Difícil escolher um só desempenho, mas fico com o de O Segredo de Brokeback Mountain (2005), pelo qual concorreu ao Oscar de melhor ator. Sob direção de Ang Lee, seu Ennis del Mar é um personagem inesquecível, um trabalhador rural que engole suas palavras para tentar engolir junto seus sentimentos em relação ao caubói de rodeio Jack Twist. Ennis é um homem que se esconde dos outros e de si mesmo, mas, quando enfim está sozinho, permite-se um gesto delicado e doído como aquele afago na jaqueta jeans que Jack costumava usar. Arrepiante.
Philip Seymour Hoffman (1967-2014)
Você lembra dele em Perfume de Mulher (1992)? Eu lembro. Era uma ponta, como um personagem desprezível, mas de alguma forma cativante.
Philip Seymour Hoffman encarnaria outros desses tipos, pessoas que nos provocavam asco ou pena, que transitavam entre o grotesco e o ridículo, em filmes poderosos como Boogie Nights (1997), Felicidade (1998), Magnólia (1999), O Talentoso Ripley (1999) e A Família Savage (2007). Acho que nunca fez um mocinho, e encarnou vilões ou tipos bem ambíguos em seus raros blockbusters — Missão: Impossível 3 (2006) e a franquia Jogos Vorazes (morreu antes de filmar suas últimas cenas, aos 46 anos). Concorreu ao Oscar de coadjuvante três vezes, por Jogos do Poder (2007), Dúvida (2008) e O Mestre (2012), e ganhou a estatueta de melhor ator por Capote (2005).
Mas o papel que mais me marcou é o de Antes que o Diabo Saiba que Você Está Morto (2007, disponível no Google Play, no Looke e no YouTube), porque este filme de Sidney Lumet é uma dessas pequenas joias que talvez não tenham o amplo reconhecimento merecido. O ator interpreta Andy, que convence o irmão, Hank (Ethan Hawke), a assaltar a joalheria do pai, Charles (Albert Finney), o que seria a solução de seus problemas financeiros e também a oportunidade de um acerto de contas afetivo com o velho. Neste filme engenhoso, com narrativa elíptica, Hoffman tem uma atuação magnífica como um sujeito que é um poço de inadequação e ressentimento, insegurança e ilusão.
Robin Williams (1951-2014)
Todo mundo tem seu Robin Williams favorito, embora não falte gente que torça o nariz para o ator morto aos 63 anos.
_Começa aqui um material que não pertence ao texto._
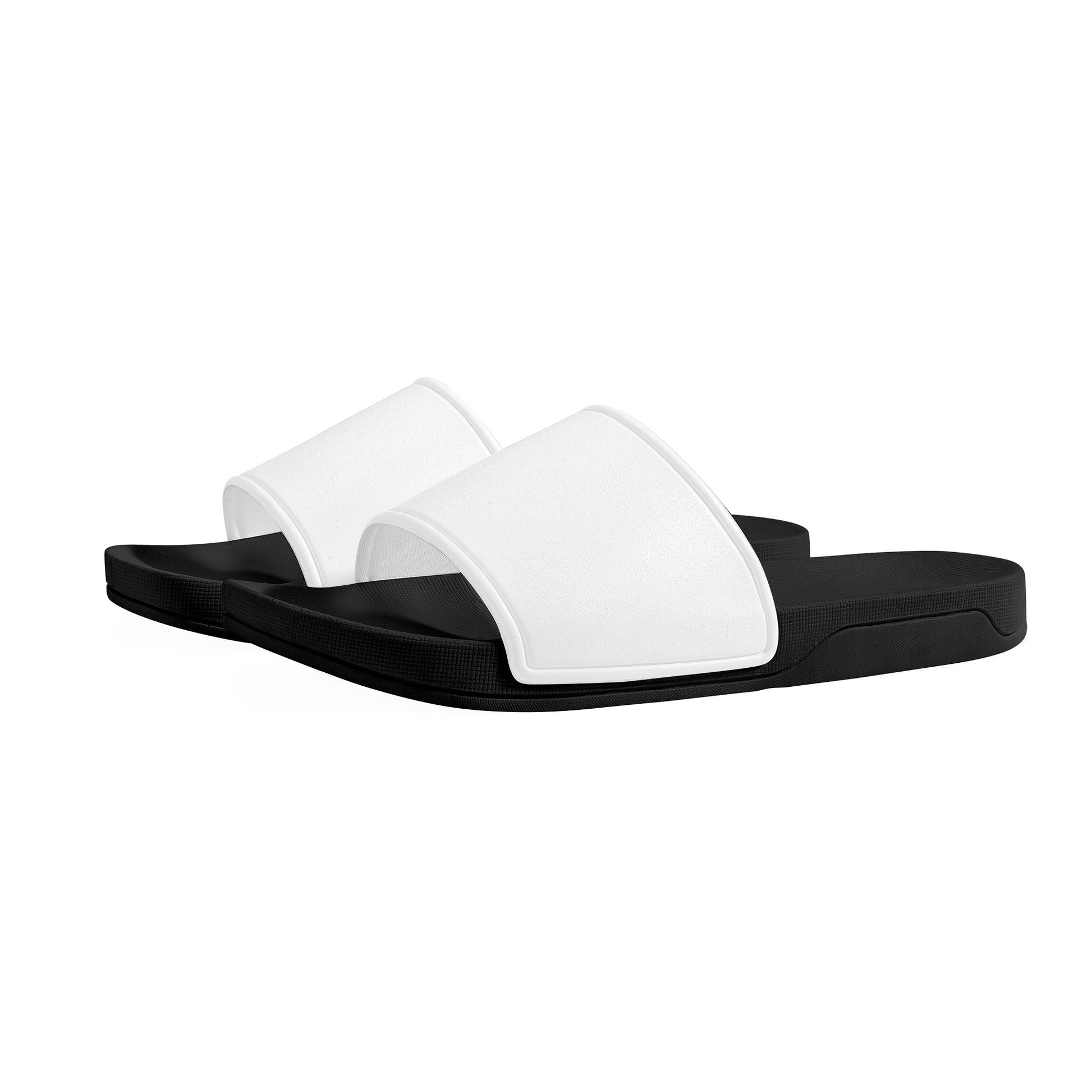 Strap Slide Sandals - Custom Shoes Store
Culpa, provavelmente, do seu jeitão histriônico, característica que o talhou para estrelar comédias como a deliciosa Uma Babá Quase Perfeita (1993), a refilmagem do clássico francês A Gaiola das Loucas (1996) e emprestar sua voz a animações — seu Gênio da Lâmpada em Aladdin (1992) inclusive rendeu um Globo de Ouro especial. Mas muitos diretores perceberam que havia uma carga dramática muito interessante. Não à toa, disputou o Oscar de melhor ator por Bom Dia, Vietnã (1987), Sociedade dos Poetas Mortos (1989) e O Pescador de Ilusões (1991), e sua única estatueta, a de coadjuvante, veio por Gênio Indomável (1997).
Williams fez vários outros dramas pelos quais eu tenho carinho, como Tempo de Despertar (1990) e Amor Além da Vida (1998), mas quero destacar um suspense em que ele esteve do outro lado do bem e especialmente contido — não, não é Insônia (2002), de Christopher Nolan, em que contracenou com Al Pacino e Hilary Swank. Trata-se de Retratos de uma Obsessão, também lançado em 2002, por Mark Romanek. Ali, o ator encarna Seymour Parrish, funcionário cinquentão do quiosque de revelações instantâneas de uma grande loja de departamentos. Solitário e opaco, o homem elege uma família feliz para ser a "sua": faz uma cópia a mais de cada foto, para alimentar sua fantasia. Na pele de vilão, Williams derrubou o preconceito de que era vítima: a quem só o via como bufão e bonzinho, revelou uma faceta minimalista e macambúzia. Sem apelar para a histeria, perturbou.